▶ [Exercise instructions]
State how many lines of the records below contain the word "shoring". Give only the number.

▶ [Exercise input]

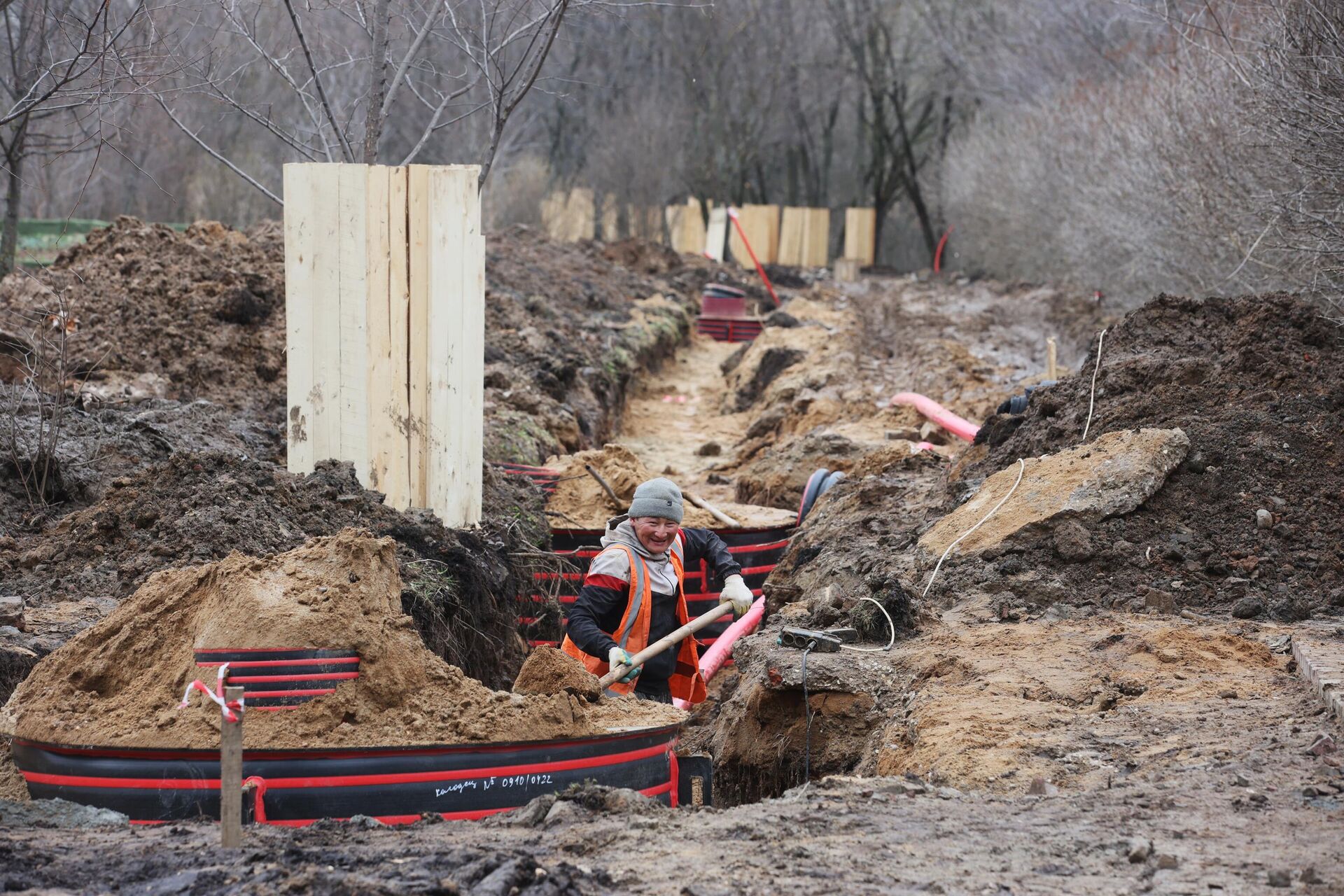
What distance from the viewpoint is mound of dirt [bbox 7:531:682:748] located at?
417 cm

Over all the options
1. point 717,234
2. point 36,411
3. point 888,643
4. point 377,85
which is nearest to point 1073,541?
point 888,643

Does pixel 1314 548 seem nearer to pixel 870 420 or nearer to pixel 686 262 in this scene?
pixel 870 420

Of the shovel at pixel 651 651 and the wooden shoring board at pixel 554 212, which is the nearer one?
the shovel at pixel 651 651

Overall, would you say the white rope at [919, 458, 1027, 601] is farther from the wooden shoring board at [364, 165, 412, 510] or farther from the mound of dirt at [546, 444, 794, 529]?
the wooden shoring board at [364, 165, 412, 510]

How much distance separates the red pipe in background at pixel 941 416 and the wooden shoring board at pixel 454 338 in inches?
222

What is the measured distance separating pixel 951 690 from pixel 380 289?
3559mm

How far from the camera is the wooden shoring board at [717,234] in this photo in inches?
1576

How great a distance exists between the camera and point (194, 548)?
6.03 m

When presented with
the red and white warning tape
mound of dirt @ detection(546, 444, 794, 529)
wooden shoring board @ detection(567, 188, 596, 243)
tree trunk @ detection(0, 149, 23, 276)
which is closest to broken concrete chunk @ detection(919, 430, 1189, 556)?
mound of dirt @ detection(546, 444, 794, 529)

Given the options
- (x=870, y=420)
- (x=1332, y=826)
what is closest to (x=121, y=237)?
(x=870, y=420)

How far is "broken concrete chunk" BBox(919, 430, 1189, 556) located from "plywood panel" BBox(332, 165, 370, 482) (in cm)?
330

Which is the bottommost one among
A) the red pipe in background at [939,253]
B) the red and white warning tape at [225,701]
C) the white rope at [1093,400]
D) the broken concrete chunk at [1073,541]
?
the broken concrete chunk at [1073,541]

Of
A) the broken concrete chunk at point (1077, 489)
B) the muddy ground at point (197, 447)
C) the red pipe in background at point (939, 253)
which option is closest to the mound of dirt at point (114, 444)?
the muddy ground at point (197, 447)

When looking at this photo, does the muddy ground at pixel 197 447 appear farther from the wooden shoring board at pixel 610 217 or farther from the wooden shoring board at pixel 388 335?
the wooden shoring board at pixel 610 217
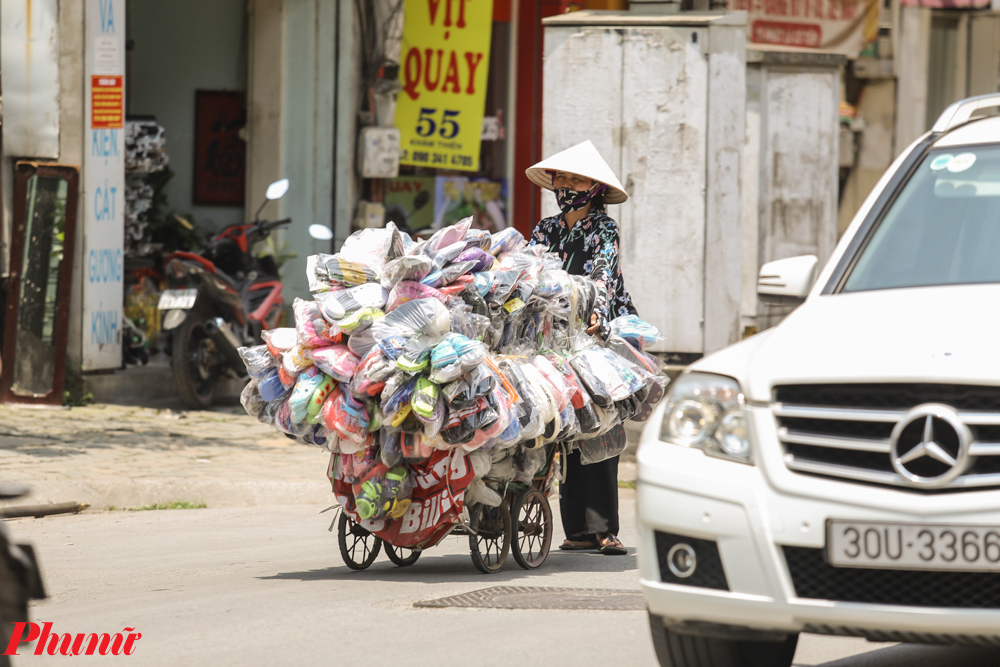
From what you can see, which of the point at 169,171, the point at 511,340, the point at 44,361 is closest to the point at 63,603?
the point at 511,340

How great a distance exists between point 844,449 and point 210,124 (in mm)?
11268

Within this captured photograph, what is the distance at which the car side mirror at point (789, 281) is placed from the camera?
4.39 metres

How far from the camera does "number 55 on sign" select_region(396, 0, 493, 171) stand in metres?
14.7

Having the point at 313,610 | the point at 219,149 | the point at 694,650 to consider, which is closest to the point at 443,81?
the point at 219,149

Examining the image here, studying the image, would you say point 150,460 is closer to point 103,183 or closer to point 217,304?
point 217,304

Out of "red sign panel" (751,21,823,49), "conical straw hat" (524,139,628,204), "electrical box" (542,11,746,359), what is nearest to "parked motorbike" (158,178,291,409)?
"electrical box" (542,11,746,359)

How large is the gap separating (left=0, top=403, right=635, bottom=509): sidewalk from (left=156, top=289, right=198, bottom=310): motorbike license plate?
861mm

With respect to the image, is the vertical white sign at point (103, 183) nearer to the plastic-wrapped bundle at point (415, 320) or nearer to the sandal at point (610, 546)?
the sandal at point (610, 546)

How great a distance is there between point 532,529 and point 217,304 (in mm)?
5824

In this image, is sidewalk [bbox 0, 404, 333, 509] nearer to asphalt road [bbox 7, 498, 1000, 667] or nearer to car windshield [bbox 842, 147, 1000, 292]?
asphalt road [bbox 7, 498, 1000, 667]

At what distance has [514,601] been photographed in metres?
5.27

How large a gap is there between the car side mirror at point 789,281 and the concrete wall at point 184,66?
32.8 ft

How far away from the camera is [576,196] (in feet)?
22.0

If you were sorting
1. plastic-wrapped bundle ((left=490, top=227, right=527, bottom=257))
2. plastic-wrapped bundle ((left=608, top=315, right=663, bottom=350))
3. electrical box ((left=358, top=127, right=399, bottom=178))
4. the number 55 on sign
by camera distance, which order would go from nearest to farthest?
plastic-wrapped bundle ((left=490, top=227, right=527, bottom=257))
plastic-wrapped bundle ((left=608, top=315, right=663, bottom=350))
electrical box ((left=358, top=127, right=399, bottom=178))
the number 55 on sign
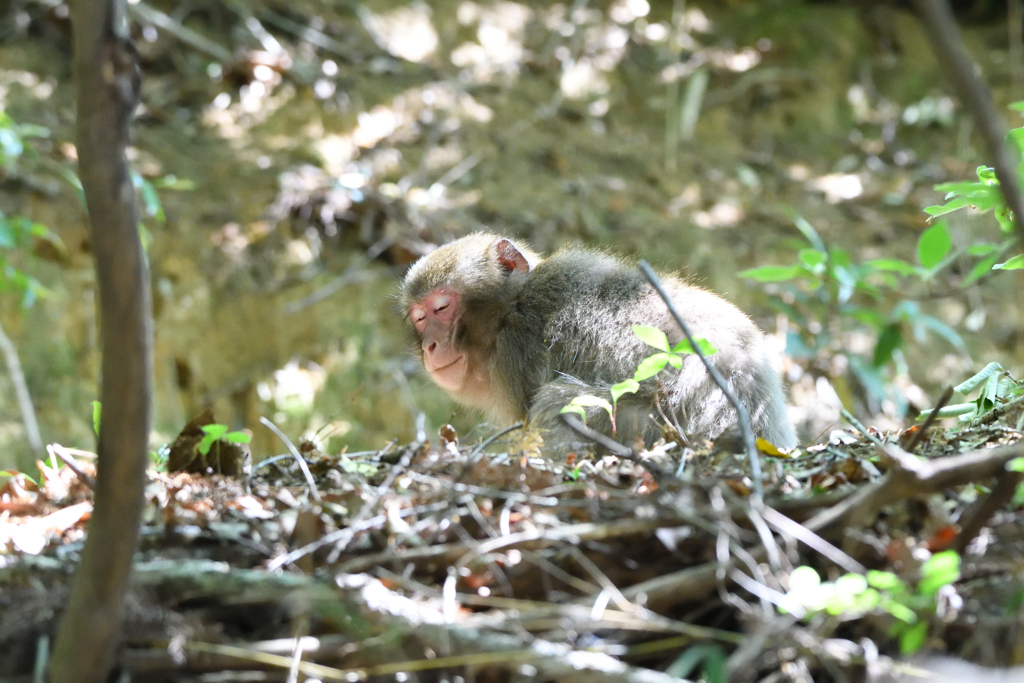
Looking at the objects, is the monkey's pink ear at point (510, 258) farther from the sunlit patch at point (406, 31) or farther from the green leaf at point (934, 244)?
the sunlit patch at point (406, 31)

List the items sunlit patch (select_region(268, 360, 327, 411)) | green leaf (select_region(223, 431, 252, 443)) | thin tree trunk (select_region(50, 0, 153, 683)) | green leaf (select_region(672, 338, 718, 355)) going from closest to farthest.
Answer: thin tree trunk (select_region(50, 0, 153, 683))
green leaf (select_region(672, 338, 718, 355))
green leaf (select_region(223, 431, 252, 443))
sunlit patch (select_region(268, 360, 327, 411))

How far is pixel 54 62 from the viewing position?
309 inches

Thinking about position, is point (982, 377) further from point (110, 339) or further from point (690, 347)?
point (110, 339)

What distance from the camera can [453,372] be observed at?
499 cm

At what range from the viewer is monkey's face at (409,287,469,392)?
4.95 metres

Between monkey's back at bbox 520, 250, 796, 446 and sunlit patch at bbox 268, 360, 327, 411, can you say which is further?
sunlit patch at bbox 268, 360, 327, 411

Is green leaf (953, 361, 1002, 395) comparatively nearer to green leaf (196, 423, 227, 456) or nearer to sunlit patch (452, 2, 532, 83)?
green leaf (196, 423, 227, 456)

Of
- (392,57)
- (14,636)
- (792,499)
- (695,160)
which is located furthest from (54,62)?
(792,499)

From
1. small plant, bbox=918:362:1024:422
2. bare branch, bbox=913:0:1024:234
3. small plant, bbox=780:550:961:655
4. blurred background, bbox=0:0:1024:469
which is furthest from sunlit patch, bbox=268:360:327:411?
bare branch, bbox=913:0:1024:234

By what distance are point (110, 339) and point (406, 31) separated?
27.5ft

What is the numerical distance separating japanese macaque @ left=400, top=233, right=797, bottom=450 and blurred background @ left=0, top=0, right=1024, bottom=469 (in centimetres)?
47

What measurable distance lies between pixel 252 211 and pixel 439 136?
6.96 feet

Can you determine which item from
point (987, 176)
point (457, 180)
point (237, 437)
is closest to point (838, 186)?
point (457, 180)

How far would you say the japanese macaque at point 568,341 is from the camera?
4.06m
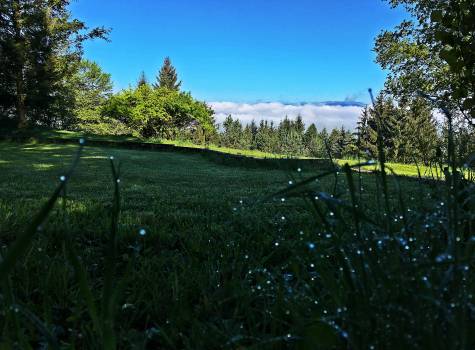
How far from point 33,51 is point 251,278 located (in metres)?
24.0

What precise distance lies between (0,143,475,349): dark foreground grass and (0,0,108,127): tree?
2101cm

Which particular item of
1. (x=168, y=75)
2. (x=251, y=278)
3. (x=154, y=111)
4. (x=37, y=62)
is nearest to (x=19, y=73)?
(x=37, y=62)

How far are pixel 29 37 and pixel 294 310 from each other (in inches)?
989

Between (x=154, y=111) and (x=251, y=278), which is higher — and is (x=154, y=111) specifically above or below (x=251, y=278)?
above

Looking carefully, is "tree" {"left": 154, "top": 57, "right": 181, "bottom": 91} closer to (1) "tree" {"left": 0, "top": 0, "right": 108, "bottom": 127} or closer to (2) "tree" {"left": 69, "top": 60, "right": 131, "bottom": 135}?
(2) "tree" {"left": 69, "top": 60, "right": 131, "bottom": 135}

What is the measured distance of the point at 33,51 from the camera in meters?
21.6

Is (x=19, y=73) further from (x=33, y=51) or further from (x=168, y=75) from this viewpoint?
(x=168, y=75)

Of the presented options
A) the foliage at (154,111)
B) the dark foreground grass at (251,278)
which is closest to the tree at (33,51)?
the foliage at (154,111)

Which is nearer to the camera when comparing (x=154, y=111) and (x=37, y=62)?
(x=37, y=62)

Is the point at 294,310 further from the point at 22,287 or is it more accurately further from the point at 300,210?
the point at 300,210

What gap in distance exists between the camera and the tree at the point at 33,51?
2098 cm

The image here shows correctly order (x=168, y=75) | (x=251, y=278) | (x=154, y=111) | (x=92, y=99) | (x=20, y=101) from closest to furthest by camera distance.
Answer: (x=251, y=278) → (x=20, y=101) → (x=154, y=111) → (x=92, y=99) → (x=168, y=75)

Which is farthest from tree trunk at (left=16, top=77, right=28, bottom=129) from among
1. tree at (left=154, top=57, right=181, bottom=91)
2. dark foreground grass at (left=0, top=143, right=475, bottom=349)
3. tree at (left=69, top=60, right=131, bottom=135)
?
tree at (left=154, top=57, right=181, bottom=91)

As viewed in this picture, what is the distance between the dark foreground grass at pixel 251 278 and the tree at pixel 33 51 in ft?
68.9
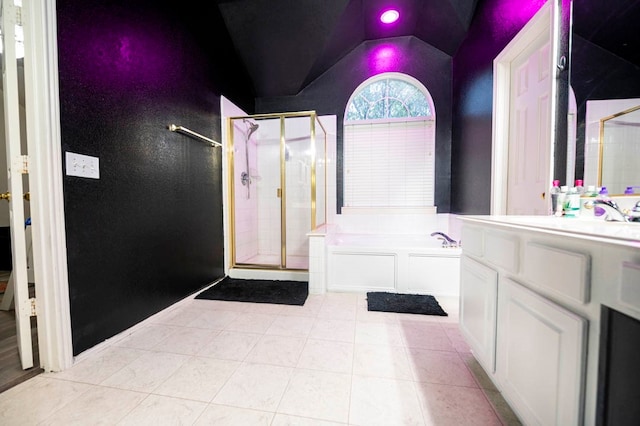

▶ [Written solution]
8